Selecting the stories to include was difficult, and I find myself lamenting some of the stories I omitted, both new and older. As a result, each of the four sections of Fabrications which represents a book has, for me, a sort of ghost image waving forlornly and tagging along. I didn’t want too many stories about dysfunctional relationships or failing marriages, or tortured families, or the death of a beloved person, or infidelity or suicide or war. And some of my experiments with form felt out of place, but now I wish I had included more of those stories. Because after all, I considered them successful though odd, and clearly editors also believed in them. I also tried to balance female and male points of view. Past and present tenses. I do love my sexy tribute to Janis Joplin, but it strikes a note all its own.

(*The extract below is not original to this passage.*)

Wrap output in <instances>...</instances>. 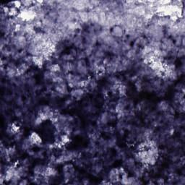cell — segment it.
<instances>
[{"instance_id": "cell-16", "label": "cell", "mask_w": 185, "mask_h": 185, "mask_svg": "<svg viewBox=\"0 0 185 185\" xmlns=\"http://www.w3.org/2000/svg\"><path fill=\"white\" fill-rule=\"evenodd\" d=\"M156 183L158 184H166V182H165V180L163 178L158 179V180L156 181Z\"/></svg>"}, {"instance_id": "cell-5", "label": "cell", "mask_w": 185, "mask_h": 185, "mask_svg": "<svg viewBox=\"0 0 185 185\" xmlns=\"http://www.w3.org/2000/svg\"><path fill=\"white\" fill-rule=\"evenodd\" d=\"M124 169H127L128 171L133 172L136 168V161L133 158H126L124 159Z\"/></svg>"}, {"instance_id": "cell-12", "label": "cell", "mask_w": 185, "mask_h": 185, "mask_svg": "<svg viewBox=\"0 0 185 185\" xmlns=\"http://www.w3.org/2000/svg\"><path fill=\"white\" fill-rule=\"evenodd\" d=\"M86 57H87V56H86V54H85V52H84V50L78 51V53H77V56H76L77 60L85 59Z\"/></svg>"}, {"instance_id": "cell-15", "label": "cell", "mask_w": 185, "mask_h": 185, "mask_svg": "<svg viewBox=\"0 0 185 185\" xmlns=\"http://www.w3.org/2000/svg\"><path fill=\"white\" fill-rule=\"evenodd\" d=\"M27 184H29V181H27L26 179H24V178H22L19 182V184H21V185H25Z\"/></svg>"}, {"instance_id": "cell-3", "label": "cell", "mask_w": 185, "mask_h": 185, "mask_svg": "<svg viewBox=\"0 0 185 185\" xmlns=\"http://www.w3.org/2000/svg\"><path fill=\"white\" fill-rule=\"evenodd\" d=\"M111 35L113 38L116 39H120V38H122L125 36V30L123 28V27L121 25H116L114 26L111 27Z\"/></svg>"}, {"instance_id": "cell-1", "label": "cell", "mask_w": 185, "mask_h": 185, "mask_svg": "<svg viewBox=\"0 0 185 185\" xmlns=\"http://www.w3.org/2000/svg\"><path fill=\"white\" fill-rule=\"evenodd\" d=\"M107 180L110 184H120V174L119 168H111L107 174Z\"/></svg>"}, {"instance_id": "cell-11", "label": "cell", "mask_w": 185, "mask_h": 185, "mask_svg": "<svg viewBox=\"0 0 185 185\" xmlns=\"http://www.w3.org/2000/svg\"><path fill=\"white\" fill-rule=\"evenodd\" d=\"M22 7L25 9H29L33 7V2L32 1H22Z\"/></svg>"}, {"instance_id": "cell-10", "label": "cell", "mask_w": 185, "mask_h": 185, "mask_svg": "<svg viewBox=\"0 0 185 185\" xmlns=\"http://www.w3.org/2000/svg\"><path fill=\"white\" fill-rule=\"evenodd\" d=\"M28 137H30V139L31 141H32L33 145H40L41 143V137H40V136L37 133L32 132V134H30Z\"/></svg>"}, {"instance_id": "cell-13", "label": "cell", "mask_w": 185, "mask_h": 185, "mask_svg": "<svg viewBox=\"0 0 185 185\" xmlns=\"http://www.w3.org/2000/svg\"><path fill=\"white\" fill-rule=\"evenodd\" d=\"M185 51L184 47H178L177 51V56L179 58H183L184 56Z\"/></svg>"}, {"instance_id": "cell-4", "label": "cell", "mask_w": 185, "mask_h": 185, "mask_svg": "<svg viewBox=\"0 0 185 185\" xmlns=\"http://www.w3.org/2000/svg\"><path fill=\"white\" fill-rule=\"evenodd\" d=\"M85 90L84 88H72L71 90L70 94L72 98H74L75 100H81L83 96H85Z\"/></svg>"}, {"instance_id": "cell-2", "label": "cell", "mask_w": 185, "mask_h": 185, "mask_svg": "<svg viewBox=\"0 0 185 185\" xmlns=\"http://www.w3.org/2000/svg\"><path fill=\"white\" fill-rule=\"evenodd\" d=\"M68 85L66 81H62L59 83L54 84V91L59 96H64L68 94Z\"/></svg>"}, {"instance_id": "cell-14", "label": "cell", "mask_w": 185, "mask_h": 185, "mask_svg": "<svg viewBox=\"0 0 185 185\" xmlns=\"http://www.w3.org/2000/svg\"><path fill=\"white\" fill-rule=\"evenodd\" d=\"M14 114H15L16 116L18 117H21L22 115H23V111H21V109H16L15 111H14Z\"/></svg>"}, {"instance_id": "cell-9", "label": "cell", "mask_w": 185, "mask_h": 185, "mask_svg": "<svg viewBox=\"0 0 185 185\" xmlns=\"http://www.w3.org/2000/svg\"><path fill=\"white\" fill-rule=\"evenodd\" d=\"M103 164L101 163L96 162L94 163L92 166V172L94 174H98L101 173V171H103Z\"/></svg>"}, {"instance_id": "cell-6", "label": "cell", "mask_w": 185, "mask_h": 185, "mask_svg": "<svg viewBox=\"0 0 185 185\" xmlns=\"http://www.w3.org/2000/svg\"><path fill=\"white\" fill-rule=\"evenodd\" d=\"M47 166L43 164H37L33 168V174L36 176H45Z\"/></svg>"}, {"instance_id": "cell-8", "label": "cell", "mask_w": 185, "mask_h": 185, "mask_svg": "<svg viewBox=\"0 0 185 185\" xmlns=\"http://www.w3.org/2000/svg\"><path fill=\"white\" fill-rule=\"evenodd\" d=\"M29 69V66L27 65L26 63L25 62H22V63L19 64L17 66V69H18V72L19 75H23L25 74V72L28 70Z\"/></svg>"}, {"instance_id": "cell-7", "label": "cell", "mask_w": 185, "mask_h": 185, "mask_svg": "<svg viewBox=\"0 0 185 185\" xmlns=\"http://www.w3.org/2000/svg\"><path fill=\"white\" fill-rule=\"evenodd\" d=\"M170 106H170V104L168 101H166V100H161V101L158 104V105H157V109L158 110V111H161V112L166 113L167 112L168 110L169 109Z\"/></svg>"}]
</instances>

Do you have a story in mind that you wish I had included? 

Well, to cite just one of many, I would have loved to see “The Mystery of Mistakes” in there. But the thing is, there’s nothing in Fabrications that I’d be willing to see replaced. So before we say goodbye, let me just say that this gorgeous book is one of the best collections of stories I’ve read by anybody in years. And as always, Pamela, it’s been a joy to talk fiction with you.

Oh, Steve, it was such a pleasure for me to have your keen reader’s eye focused on my stories.  Thank you for all your good wishes and support.